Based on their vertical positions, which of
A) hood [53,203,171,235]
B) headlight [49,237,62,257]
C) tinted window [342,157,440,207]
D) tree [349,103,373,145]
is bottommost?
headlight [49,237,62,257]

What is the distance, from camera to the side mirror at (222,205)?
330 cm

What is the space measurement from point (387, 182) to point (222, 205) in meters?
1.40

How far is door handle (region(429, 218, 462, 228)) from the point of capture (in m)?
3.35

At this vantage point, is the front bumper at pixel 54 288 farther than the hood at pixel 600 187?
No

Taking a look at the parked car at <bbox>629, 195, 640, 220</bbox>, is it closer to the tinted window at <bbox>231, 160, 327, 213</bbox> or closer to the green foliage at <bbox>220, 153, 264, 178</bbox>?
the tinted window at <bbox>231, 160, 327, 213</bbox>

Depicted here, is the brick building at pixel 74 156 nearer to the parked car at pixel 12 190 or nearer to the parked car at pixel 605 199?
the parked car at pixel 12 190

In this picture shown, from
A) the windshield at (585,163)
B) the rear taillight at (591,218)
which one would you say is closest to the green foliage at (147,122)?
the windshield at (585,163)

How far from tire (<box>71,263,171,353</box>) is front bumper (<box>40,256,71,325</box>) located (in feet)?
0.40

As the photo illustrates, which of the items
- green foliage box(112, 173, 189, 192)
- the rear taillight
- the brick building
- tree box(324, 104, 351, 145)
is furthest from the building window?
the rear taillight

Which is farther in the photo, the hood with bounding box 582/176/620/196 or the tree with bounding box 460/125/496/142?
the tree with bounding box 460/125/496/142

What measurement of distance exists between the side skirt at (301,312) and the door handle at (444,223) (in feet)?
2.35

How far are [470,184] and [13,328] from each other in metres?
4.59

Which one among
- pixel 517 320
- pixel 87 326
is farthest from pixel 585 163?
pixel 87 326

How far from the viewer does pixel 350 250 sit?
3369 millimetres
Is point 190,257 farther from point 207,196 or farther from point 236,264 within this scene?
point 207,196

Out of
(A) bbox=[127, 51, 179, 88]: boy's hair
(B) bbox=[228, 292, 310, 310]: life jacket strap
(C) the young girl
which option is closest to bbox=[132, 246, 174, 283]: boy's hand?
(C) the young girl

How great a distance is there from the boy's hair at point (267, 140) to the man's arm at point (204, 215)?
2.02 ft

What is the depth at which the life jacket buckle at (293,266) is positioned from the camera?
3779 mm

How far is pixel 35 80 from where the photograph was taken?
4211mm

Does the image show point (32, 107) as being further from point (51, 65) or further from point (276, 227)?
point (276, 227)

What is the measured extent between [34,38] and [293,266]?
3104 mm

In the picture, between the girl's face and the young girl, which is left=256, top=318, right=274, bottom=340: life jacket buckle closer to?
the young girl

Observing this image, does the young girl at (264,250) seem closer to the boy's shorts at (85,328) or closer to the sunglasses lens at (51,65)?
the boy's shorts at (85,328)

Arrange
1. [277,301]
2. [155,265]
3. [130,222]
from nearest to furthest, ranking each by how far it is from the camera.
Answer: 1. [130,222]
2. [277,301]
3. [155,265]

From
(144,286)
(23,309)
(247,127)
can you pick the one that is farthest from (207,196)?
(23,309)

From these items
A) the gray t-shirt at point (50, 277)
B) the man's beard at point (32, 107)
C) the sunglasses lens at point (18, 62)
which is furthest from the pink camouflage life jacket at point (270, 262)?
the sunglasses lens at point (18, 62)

--------------------

◆ PROBLEM TO WORK ON
Copy every line verbatim.

◆ SOLUTION TO THE PROBLEM
Based on their vertical positions, which of
A) hood [53,203,171,235]
B) headlight [49,237,62,257]
C) tinted window [342,157,440,207]
D) tree [349,103,373,145]
is bottommost?
headlight [49,237,62,257]

What is the distance, from camera to the side mirror at (222,205)?
330 cm

What is the space measurement from point (387, 182) to point (222, 205) in meters?
1.40

How far is door handle (region(429, 218, 462, 228)) from the point of capture (in m)?
3.35

At this vantage point, is the front bumper at pixel 54 288 farther than the hood at pixel 600 187?
No

Taking a look at the parked car at <bbox>629, 195, 640, 220</bbox>, is it closer to the tinted window at <bbox>231, 160, 327, 213</bbox> or closer to the green foliage at <bbox>220, 153, 264, 178</bbox>?
the tinted window at <bbox>231, 160, 327, 213</bbox>

Depicted here, is the brick building at pixel 74 156 nearer to the parked car at pixel 12 190 or nearer to the parked car at pixel 605 199?
the parked car at pixel 12 190

In this picture shown, from
A) the windshield at (585,163)
B) the rear taillight at (591,218)
which one would you say is closest to the green foliage at (147,122)?
the windshield at (585,163)

How far from tire (<box>71,263,171,353</box>) is front bumper (<box>40,256,71,325</box>) located (in feet)?
0.40

As the photo illustrates, which of the items
- green foliage box(112, 173, 189, 192)
- the rear taillight
- the brick building
- tree box(324, 104, 351, 145)
is furthest from the building window?
the rear taillight

Which is farther in the photo, the hood with bounding box 582/176/620/196 or the tree with bounding box 460/125/496/142?
the tree with bounding box 460/125/496/142

What measurement of distance exists between the side skirt at (301,312) and the door handle at (444,223) (in feet)?
2.35

How far are [470,184] and [13,328] from each other in metres?
4.59

Which one among
- pixel 517 320
- pixel 87 326
is farthest from pixel 585 163?
pixel 87 326

How far from the viewer does pixel 350 250 sit?
3369 millimetres
Is point 190,257 farther from point 207,196 or farther from point 236,264 within this scene?
point 207,196

Out of
(A) bbox=[127, 51, 179, 88]: boy's hair
(B) bbox=[228, 292, 310, 310]: life jacket strap
(C) the young girl
which option is closest to bbox=[132, 246, 174, 283]: boy's hand?
(C) the young girl

How great a distance is there from the boy's hair at point (267, 140) to the man's arm at point (204, 215)?
2.02 ft

What is the depth at which the life jacket buckle at (293,266) is positioned from the camera?
3779 mm

How far is pixel 35 80 from where the photograph was taken?
4211mm

Does the image show point (32, 107) as being further from point (51, 65) or further from point (276, 227)?
point (276, 227)

What is the measured extent between [34,38] and [293,266]?
3104 mm

In the picture, between the girl's face and the young girl, which is left=256, top=318, right=274, bottom=340: life jacket buckle closer to?
the young girl

Observing this image, does the young girl at (264,250) seem closer to the boy's shorts at (85,328) or closer to the sunglasses lens at (51,65)?
the boy's shorts at (85,328)

Arrange
1. [277,301]
2. [155,265]
3. [130,222]
from nearest to furthest, ranking each by how far it is from the camera.
Answer: 1. [130,222]
2. [277,301]
3. [155,265]

From
(144,286)
(23,309)
(247,127)
can you pick the one that is farthest from (207,196)?
(23,309)

From these items
A) the gray t-shirt at point (50, 277)
B) the man's beard at point (32, 107)
C) the sunglasses lens at point (18, 62)
which is furthest from the pink camouflage life jacket at point (270, 262)?
the sunglasses lens at point (18, 62)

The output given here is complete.